A photograph, even if it’s one of those thousand-word ones, seems so innocent compared to the shame that would follow a similar post on the internet and especially in the comments below, further down in cyber hell, where anyone, even non-existent zombies, would have dragged her through the meat grinder not only for a narcotics issue, but also for botox to love affairs.
Is everything being so widely available the end of reason and responsibility? Are journalists allowed to write whatever comes to mind? Should the reputation of public figures be protected to the same degree that children and vulnerable people should be protected from online attacks? How much bullying can a child endure? How much criticism can a politician withstand?
These controversies have mutated as real life has moved into the digital world. It is clear that in the days of Elon Musk, as the power of the internet grows, so do the chances of defamation. As cyber pirates become more numerous in cyberspace, cyber security will also increase. This is common sense. But since it’s human rights and basic freedoms that are at stake precision is crucial.

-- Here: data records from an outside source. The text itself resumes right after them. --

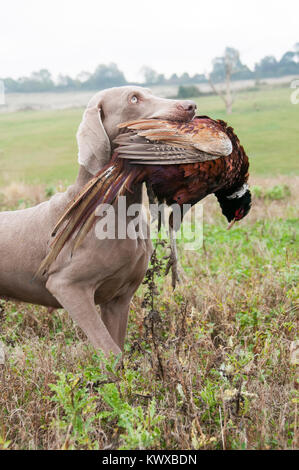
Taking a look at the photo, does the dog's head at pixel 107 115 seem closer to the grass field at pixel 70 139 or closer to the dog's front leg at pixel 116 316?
the dog's front leg at pixel 116 316

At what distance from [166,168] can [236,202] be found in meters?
0.58

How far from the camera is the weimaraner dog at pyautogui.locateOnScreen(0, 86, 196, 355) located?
9.60 ft

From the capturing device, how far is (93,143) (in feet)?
9.55

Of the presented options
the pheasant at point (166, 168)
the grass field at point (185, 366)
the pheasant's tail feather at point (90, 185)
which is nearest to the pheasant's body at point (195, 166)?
the pheasant at point (166, 168)

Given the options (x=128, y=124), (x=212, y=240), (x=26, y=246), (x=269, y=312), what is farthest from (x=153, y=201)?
(x=212, y=240)

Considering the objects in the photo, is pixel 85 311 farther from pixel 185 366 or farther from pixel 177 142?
pixel 177 142

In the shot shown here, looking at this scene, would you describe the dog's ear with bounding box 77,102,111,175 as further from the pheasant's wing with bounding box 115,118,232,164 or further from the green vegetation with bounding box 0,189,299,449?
the green vegetation with bounding box 0,189,299,449

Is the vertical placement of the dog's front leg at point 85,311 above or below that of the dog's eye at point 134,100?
below

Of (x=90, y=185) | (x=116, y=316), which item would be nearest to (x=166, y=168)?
(x=90, y=185)

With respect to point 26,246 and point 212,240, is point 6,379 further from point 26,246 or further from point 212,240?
point 212,240

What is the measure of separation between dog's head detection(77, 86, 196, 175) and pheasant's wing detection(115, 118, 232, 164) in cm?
22

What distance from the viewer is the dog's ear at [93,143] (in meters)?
2.90

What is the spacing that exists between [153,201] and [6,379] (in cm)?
139

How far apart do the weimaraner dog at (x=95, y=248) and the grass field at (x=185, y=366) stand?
9.7 inches
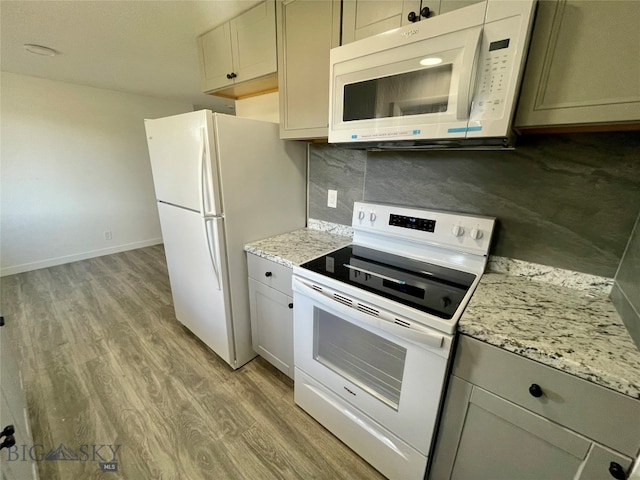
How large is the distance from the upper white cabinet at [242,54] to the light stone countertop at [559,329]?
1.67 metres

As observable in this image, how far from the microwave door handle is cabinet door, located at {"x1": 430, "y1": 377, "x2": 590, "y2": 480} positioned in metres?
0.99

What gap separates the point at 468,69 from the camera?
0.86 m

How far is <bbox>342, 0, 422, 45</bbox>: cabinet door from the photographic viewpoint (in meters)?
1.04

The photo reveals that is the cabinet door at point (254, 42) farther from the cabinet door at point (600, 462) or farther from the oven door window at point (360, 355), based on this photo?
the cabinet door at point (600, 462)

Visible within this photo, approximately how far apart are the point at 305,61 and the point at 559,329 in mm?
1624

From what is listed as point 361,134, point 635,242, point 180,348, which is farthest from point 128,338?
point 635,242

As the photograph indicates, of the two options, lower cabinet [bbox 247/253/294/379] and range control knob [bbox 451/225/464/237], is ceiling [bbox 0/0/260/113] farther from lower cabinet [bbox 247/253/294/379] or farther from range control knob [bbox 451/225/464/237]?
range control knob [bbox 451/225/464/237]

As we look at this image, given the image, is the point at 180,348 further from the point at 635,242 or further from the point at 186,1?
the point at 635,242

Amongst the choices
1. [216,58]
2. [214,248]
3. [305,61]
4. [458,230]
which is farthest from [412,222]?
[216,58]

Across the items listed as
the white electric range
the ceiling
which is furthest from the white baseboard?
the white electric range

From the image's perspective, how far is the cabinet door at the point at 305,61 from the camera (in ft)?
4.22

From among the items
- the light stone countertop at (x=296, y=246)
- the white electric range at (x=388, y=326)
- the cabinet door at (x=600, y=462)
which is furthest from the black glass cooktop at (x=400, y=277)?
the cabinet door at (x=600, y=462)

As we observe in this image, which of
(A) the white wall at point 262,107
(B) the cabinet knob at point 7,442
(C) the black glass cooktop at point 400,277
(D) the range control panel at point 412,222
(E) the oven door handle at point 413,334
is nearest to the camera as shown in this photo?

The intersection between freedom of speech and the right to privacy in the online context has been the subject of several cases before the United States Supreme Court, the European Union as well as member states including Cyprus. Specifically, the island’s House legal committee is discussing a bill on the criminalisation of electronic communication via public networks, which has been publicly referred to on multiple occasions as a bill that criminalises fake news.
Among other things, the bill states that a person who posts content that they know is false with the purpose of causing serious annoyance to another person via public electronic communication networks is guilty of a criminal offence and is subject, if convicted, to imprisonment and fines. Both House committee chair (and Disy MP) Nicos Tornaritis and the justice ministry have expressed the view that the bill is ready to be sent to the plenum for passage into law.
At this stage of the consultation, satire is excluded but not journalists, who find this particular framework extremely vague, and ask – after all it is their job – who thought of such a law and why? And how can a journalist’s source be protected? And at the end of the day what constitutes fake news?
Journalists have requested through the Media Ethics Committee for the law to be clear about the distinction between ordinary users and the media, and certainly not to endanger the constitutionally enshrined right of freedom of expression, nor the citizen’s right to information.
In a time when threats against journalists are increasing, it is unacceptable to cultivate fear before the journalist even writes. Wouldn’t that constitute censorship a priori?
Following the latest intervention by media and civil society, the discussion continues with the hope that responsible journalism will be safeguarded by any new law, so fingers crossed! Because freedom of expression is the cornerstone of democracy. As cliché as it may sound, it is vitally important.